- ZIELE -
a: Welchen Titel trägt das Gedicht, aus dem in der Rede über Konrad Adenauer der Schluss vorgelesen wird?
b: Führe die Rede über Konrad Adenauer nach ihrem letzten Satz weiter.

- DOKUMENTTEIL -
=-=-=

Am wichtigsten, zumindest nicht weniger wichtig, ist mir unser Grundgesetz, das ihm so wesentlich mitverdankt ist. Jahrelang bin ich nicht gereist, ohne das Grundgesetz bei mir zutragen. Artikel 1 des Grundgesetzes, "Die Würde des Menschen ist unantastbar", soll, wenn ich recht informiert bin, in der Weimarer Verfassung Artikel 114 gewesen sein. Die ganzen Menschenrechte kamen ja damals als "Anhang". Womit ein gewisser Optimismus im Hinblick auf unsere Demokratie, wie Adenauer sie gestaltet hat, doch gerechtfertigt zu sein scheint.

Wenn ich also versucht habe, meinem alten Kölner Oberbürgermeister, dem ersten Kanzler unseres Landes, Konrad Adenauer, meinen Dank abzustatten, in dessen Namen, sozusagen, Sie für gut befunden haben, mir diesen Preis zu verleihen, und wenn ich ihn vielleicht ein wenig mehr als üblich zur Mitte, in unser aller Mitte, zu rücken versucht habe, so möchte ich Ihnen noch den Schluß des Gedichts vorlesen, das ich im Spätherbst 1953, kurz vor meiner Rückkehr aus dem Exil – aus den Exilen –, auf einer kleinen Insel an der kanadischen Grenze geschrieben habe. Ich lese es Ihnen drei Tage nach dem 8. Mai. Es heißt Wen es trifft. Und es bleibt aktuell, denn "es trifft" ja immer Neue. Ich lese Ihnen nur den letzten Teil: den von der Erlösung, der Befreiung dessen, den es getroffen hat.

=-=-=

- DATENTEIL -
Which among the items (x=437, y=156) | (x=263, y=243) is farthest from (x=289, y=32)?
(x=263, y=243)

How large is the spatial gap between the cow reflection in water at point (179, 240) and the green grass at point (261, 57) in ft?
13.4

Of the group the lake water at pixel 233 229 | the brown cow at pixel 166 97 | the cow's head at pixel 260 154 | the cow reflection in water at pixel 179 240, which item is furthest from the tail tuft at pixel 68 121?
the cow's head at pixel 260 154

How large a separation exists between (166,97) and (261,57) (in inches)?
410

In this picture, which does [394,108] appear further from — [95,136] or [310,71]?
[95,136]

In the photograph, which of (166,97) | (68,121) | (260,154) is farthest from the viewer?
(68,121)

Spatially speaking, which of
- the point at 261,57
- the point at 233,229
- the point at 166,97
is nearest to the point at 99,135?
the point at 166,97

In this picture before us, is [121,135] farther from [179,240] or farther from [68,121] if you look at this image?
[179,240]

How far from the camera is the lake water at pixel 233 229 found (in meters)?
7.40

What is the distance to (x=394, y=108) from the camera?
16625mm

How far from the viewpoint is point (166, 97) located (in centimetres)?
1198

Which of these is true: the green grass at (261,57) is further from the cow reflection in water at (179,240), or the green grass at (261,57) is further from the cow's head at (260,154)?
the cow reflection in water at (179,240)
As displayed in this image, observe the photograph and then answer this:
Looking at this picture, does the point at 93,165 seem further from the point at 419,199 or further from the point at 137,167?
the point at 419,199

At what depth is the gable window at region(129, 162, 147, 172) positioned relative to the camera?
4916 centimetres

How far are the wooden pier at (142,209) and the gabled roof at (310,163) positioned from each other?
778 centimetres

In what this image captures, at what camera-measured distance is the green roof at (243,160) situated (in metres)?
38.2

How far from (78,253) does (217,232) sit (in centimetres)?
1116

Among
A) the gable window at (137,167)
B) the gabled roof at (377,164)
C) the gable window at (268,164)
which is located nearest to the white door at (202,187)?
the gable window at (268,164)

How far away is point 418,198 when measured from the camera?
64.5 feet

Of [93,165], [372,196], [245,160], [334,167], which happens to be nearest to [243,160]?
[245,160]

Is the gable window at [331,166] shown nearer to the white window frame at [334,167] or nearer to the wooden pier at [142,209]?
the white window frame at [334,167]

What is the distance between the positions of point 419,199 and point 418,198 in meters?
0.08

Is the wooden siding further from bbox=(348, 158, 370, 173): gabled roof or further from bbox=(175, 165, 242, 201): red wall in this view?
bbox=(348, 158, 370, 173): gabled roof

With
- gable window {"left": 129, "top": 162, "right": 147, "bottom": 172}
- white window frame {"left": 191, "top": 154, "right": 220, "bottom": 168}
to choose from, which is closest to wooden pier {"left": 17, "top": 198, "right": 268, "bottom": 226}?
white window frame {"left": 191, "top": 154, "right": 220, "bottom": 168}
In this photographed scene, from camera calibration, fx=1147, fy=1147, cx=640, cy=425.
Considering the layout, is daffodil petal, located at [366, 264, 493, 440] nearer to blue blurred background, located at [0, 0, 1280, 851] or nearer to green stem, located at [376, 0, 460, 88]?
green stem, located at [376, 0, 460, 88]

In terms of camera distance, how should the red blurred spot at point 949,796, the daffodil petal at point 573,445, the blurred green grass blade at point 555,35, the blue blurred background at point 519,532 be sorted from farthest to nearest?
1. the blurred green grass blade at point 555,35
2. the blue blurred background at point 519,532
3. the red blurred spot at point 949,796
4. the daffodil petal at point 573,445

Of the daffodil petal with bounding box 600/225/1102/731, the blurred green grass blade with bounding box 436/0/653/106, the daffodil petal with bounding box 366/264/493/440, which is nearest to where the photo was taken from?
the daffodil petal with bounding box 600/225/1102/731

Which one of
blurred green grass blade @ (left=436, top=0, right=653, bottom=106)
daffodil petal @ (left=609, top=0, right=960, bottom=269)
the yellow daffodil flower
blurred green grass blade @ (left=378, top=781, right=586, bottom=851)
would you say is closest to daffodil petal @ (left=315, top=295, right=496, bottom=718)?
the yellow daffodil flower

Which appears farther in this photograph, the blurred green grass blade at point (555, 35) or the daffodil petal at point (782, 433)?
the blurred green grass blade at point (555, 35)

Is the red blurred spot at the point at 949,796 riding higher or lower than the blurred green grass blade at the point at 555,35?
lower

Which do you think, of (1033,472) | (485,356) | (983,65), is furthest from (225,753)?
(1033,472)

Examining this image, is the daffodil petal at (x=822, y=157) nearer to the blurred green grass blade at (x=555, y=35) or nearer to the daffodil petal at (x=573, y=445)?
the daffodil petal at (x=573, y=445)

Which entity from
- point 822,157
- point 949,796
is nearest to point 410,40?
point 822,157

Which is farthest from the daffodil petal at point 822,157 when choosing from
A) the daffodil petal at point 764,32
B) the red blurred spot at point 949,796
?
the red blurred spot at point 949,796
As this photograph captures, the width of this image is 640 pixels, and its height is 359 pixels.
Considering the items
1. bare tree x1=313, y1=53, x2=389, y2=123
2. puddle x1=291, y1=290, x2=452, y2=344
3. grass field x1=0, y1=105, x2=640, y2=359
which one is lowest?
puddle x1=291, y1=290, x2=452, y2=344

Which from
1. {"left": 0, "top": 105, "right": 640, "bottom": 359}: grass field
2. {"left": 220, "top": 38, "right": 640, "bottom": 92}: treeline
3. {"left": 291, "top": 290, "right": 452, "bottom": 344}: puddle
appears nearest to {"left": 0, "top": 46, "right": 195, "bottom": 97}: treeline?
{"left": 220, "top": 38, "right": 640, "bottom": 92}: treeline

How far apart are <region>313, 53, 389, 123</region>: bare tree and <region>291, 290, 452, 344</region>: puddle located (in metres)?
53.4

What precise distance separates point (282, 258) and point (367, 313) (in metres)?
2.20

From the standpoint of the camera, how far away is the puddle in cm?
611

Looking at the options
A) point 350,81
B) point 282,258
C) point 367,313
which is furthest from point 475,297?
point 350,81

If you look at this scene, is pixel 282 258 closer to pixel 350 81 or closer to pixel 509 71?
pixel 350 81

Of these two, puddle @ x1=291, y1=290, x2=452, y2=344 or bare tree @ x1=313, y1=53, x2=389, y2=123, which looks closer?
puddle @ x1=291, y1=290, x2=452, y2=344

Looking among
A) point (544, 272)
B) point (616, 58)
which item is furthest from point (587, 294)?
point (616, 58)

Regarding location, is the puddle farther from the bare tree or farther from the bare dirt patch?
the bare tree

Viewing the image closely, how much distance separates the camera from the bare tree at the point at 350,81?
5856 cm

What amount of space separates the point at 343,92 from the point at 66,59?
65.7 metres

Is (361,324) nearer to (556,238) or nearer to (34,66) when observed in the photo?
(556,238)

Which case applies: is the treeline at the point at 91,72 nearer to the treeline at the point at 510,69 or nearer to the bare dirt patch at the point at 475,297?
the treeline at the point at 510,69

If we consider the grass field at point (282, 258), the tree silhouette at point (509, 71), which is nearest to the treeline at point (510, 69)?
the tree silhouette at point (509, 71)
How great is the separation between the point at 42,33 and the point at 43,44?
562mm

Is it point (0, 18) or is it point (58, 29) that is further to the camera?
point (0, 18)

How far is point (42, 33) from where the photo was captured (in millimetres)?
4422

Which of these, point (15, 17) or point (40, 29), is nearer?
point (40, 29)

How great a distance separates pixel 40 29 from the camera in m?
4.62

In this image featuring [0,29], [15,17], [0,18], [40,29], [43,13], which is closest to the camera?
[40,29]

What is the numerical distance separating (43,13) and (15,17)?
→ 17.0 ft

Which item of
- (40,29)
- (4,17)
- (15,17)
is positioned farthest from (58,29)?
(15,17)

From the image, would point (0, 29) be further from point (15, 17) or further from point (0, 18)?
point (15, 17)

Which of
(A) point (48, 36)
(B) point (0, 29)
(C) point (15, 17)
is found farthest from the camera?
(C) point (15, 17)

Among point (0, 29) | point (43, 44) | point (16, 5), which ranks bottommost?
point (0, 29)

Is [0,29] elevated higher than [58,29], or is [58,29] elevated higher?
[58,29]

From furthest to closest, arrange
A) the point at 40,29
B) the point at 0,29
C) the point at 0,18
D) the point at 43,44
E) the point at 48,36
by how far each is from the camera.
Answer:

=-=-=

- ANTWORTEN JE AUFGABE -
a: Das Gedicht heißt „Wen es trifft“.

b:
Wen es trifft

Wen es trifft,

der wird aufgehoben

wie von einem riesigen Kran

und abgesetzt

wo nichts mehr gilt,

wo keine Straße

von Gestern nach Morgen führt.

...

Manchmal jedoch

wenn er Glück hat,

aber durch kein kennbares

Verdienst,

so wie er nicht ausgesetzt ist

für eine wißbare Schuld,

sondern ganz einfach weil er zur Hand war,

wird er

von der unbekannten

allmächtigen Instanz

begnadigt

solange noch Zeit ist.

...

Du aber

der Du ihm

auf jeder Straße begegnest,

der Du mit ihm

das Brot brichst,

bücke Dich und streichle,

ohne es zu knicken,

das zarte Moos am Boden

oder ein kleines Tier,

ohne daß es zuckt

vor Deiner Hand.

Lege sie schützend

auf den Kopf eines Kinds,

lasse sie küssen

von dem zärtlichen Mund

der Geliebten,

oder halte sie

wie unter einen Kranen

unter das fließende Gold

der Nachmittagssonne,

damit sie transparent wird

und gänzlich untauglich

zu jedem Handgriff

beim Bau

von Stacheldrahthöllen,

öffentlichen

oder intimen,

und damit sie nie,

wenn die Panik

ihre schlimmen Waffen verteilt,

"Hier" ruft,

und nie

die große eiserne

Rute zu halten bekommt,

die durch die andere Form

hindurchfährt

wie durch Schaum.

Und daß sie Dir nie,

an keinem Abend,

nach Hause kommt

wie ein Jagdhund

mit einem Fasan

oder einem kleinen Hasen

als Beute seines Instinkts

und Dir die Haut

eines Du

auf den Tisch legt.

Damit,

wenn am letzten Tag

sie vor Dir

auf der Bettdecke liegt,

wie eine blasse Blume

so matt

aber nicht ganz so leicht

und nicht ganz so rein,

sondern wie eine Menschenhand,

die befleckt

und gewaschen wird

und wieder befleckt,

Du ihr dankst

und sagst

Lebe wohl,

meine Hand.

Du warst ein liebendes

Glied

zwischen mir und der Welt.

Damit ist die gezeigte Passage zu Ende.